Publié la première fois en juin 2009 sur http://www.shotbybothsides.org/ (merci @_ulrich_ )
« Tu te tais, ne dis rien à personne. »
Elle a ramassé la lettre entre ses paumes, a malaxé le papier jusqu’à en faire une boule presque parfaite.
Je restais interdite, essayant de me remémorer ce que dessinait l’encre bleue sur la feuille qui visiblement disparaîtra à jamais de la circulation.
En fait, je me souvenais de chaque mot, de chaque virgule. J’aurais même pu, si on me l’avait demandé, reproduire la lettre à l’identique, les boucles des « e », la rature au mot « nœud » (le signe « œ » lui a toujours posé un problème de graphie, c’est moi qui lui montrais en faisant mes devoirs au CP) et j’aurais su à quel endroit placer la goutte qui a fait gondoler le papier et baver l’encre sur le mot « pardon », sans savoir pour autant s’il s’agissait dune larme ou d’une éclaboussure du lavabo tout proche.
Maman a repris la boule de papier, l’a défroissée soigneusement et a entrepris de la plier. D’abord en deux, puis en quatre. Je lai vue hésiter pour un dernier pliage, puis non. Elle a glissé le rectangle de papier dans sa poche et m’a poussée hors de la salle de bain. « Reste dans ta chambre ne descend pas tant que je ne viens pas te chercher ». Dans l’embrasure de la porte elle s’est retournée : « A personne tu m’entends ? Personne. »
Ne pas le dire. Cacher. Travestir l’événement. Sur le moment, je n’ai pas compris pourquoi.
Je suis retournée en bas observer les uniformes. Ceux des pompiers bleu marine et rouge, ceux des gendarmes, bleu marine et blanc, ceux des brancardiers blancs.
Assise sur l’avant-dernière marche de l’escalier (la dernière grinçait et je ne voulais pas me faire repérer) je regardais le bal des professionnels de l’accident, de la mort. Ils tournaient autour de maman, debout, presque trop droite et digne, face à un gendarme.

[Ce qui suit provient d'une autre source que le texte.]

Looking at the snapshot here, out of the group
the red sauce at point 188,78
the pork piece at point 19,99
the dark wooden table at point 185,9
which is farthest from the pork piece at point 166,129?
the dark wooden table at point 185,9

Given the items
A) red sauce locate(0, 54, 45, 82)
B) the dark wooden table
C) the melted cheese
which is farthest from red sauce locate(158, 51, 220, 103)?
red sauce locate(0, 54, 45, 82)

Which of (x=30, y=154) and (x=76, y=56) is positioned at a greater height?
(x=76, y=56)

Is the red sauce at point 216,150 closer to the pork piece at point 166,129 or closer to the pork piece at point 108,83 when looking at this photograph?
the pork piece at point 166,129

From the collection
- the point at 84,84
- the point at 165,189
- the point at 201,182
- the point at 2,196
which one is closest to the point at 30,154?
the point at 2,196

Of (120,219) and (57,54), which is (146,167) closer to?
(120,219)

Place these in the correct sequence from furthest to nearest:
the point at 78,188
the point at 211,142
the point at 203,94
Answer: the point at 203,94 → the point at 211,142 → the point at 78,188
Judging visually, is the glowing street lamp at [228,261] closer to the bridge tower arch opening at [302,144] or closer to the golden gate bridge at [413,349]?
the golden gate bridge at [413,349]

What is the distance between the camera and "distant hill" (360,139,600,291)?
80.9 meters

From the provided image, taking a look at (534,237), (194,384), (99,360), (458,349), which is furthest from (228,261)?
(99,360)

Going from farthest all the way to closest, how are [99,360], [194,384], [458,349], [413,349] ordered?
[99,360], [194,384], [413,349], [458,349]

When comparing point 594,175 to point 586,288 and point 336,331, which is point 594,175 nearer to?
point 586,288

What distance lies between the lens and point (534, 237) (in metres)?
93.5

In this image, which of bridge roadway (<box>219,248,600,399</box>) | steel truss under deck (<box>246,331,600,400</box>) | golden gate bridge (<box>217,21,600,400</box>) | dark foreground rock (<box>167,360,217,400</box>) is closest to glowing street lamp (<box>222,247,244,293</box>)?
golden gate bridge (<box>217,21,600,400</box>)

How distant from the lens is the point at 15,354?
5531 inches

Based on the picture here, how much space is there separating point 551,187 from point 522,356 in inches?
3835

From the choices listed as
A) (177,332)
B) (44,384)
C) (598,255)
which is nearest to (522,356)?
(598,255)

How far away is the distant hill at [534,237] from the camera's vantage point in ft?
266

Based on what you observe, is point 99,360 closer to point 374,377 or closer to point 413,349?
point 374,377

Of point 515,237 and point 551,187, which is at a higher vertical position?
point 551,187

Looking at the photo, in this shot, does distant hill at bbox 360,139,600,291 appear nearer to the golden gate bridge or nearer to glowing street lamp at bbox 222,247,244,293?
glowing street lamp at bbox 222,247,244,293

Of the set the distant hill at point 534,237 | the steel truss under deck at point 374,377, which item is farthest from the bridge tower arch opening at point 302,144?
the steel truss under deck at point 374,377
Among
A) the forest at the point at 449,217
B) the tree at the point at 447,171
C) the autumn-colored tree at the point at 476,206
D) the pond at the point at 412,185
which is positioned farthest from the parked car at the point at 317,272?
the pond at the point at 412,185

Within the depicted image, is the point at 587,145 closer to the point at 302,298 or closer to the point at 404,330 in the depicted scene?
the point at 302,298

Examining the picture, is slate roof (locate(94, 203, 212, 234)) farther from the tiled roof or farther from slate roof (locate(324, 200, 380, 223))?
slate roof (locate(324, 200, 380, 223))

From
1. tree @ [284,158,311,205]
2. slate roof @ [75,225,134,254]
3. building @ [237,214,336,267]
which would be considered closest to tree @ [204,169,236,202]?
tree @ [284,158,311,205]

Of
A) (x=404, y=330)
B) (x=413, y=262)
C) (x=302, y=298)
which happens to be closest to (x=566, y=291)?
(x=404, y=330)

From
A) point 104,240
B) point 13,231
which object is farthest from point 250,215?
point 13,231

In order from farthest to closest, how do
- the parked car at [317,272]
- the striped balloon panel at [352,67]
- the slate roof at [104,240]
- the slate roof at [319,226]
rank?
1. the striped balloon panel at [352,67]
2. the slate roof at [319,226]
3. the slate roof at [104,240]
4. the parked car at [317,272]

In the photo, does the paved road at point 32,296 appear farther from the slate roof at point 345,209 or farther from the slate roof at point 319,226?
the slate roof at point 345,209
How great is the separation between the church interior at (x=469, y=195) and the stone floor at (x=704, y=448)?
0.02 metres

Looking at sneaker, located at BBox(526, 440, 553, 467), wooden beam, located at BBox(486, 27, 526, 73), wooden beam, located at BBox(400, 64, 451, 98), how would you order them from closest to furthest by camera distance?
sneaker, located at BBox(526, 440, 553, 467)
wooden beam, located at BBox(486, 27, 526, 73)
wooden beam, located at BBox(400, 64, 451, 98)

De là où j’étais, je pouvais apercevoir les contours de sa main contre la lettre dans la poche de sa robe.
Je comptais les soubresauts de la veine de sa tempe, tap, tap, tap, tap, tap. Cette veine devenait monstrueuse quand maman était énervée ou stressée. Tap, tap, tap, tap. J’imaginais son cœur envoyer le sang dans ses artères au même rythme. Tap, tap, tap.
Je ne sais pas pourquoi je n’écris pas cette lettre de mémoire aujourd’hui, je la connais encore par cœur. On ne me le demande pas, certes, mais je pourrais garder pour moi cette copie, ce duplicata d’explication.
Pourquoi doit-on taire la lettre ? Pour laisser les gens croire que papa est juste tombé par la fenêtre ?
Qu’est-ce qui est le plus honteux ? Qu’il ait raté sa pendaison ou qu’il ait décidé de mettre fin à ses jours ?
Je ne le fais pas. Je maquille, je déguise, je mets de la poudre et du blush, deux pschitts de parfum.
C’est ce qu’on a fait pour papa. Du fond de teint et de la poudre compacte sur la brûlure de la corde et un joli foulard pour masquer l’hématome. Un accordéon de papier d’Arménie dans la chambre pour camoufler l’odeur. Un mouchoir sur cet épisode.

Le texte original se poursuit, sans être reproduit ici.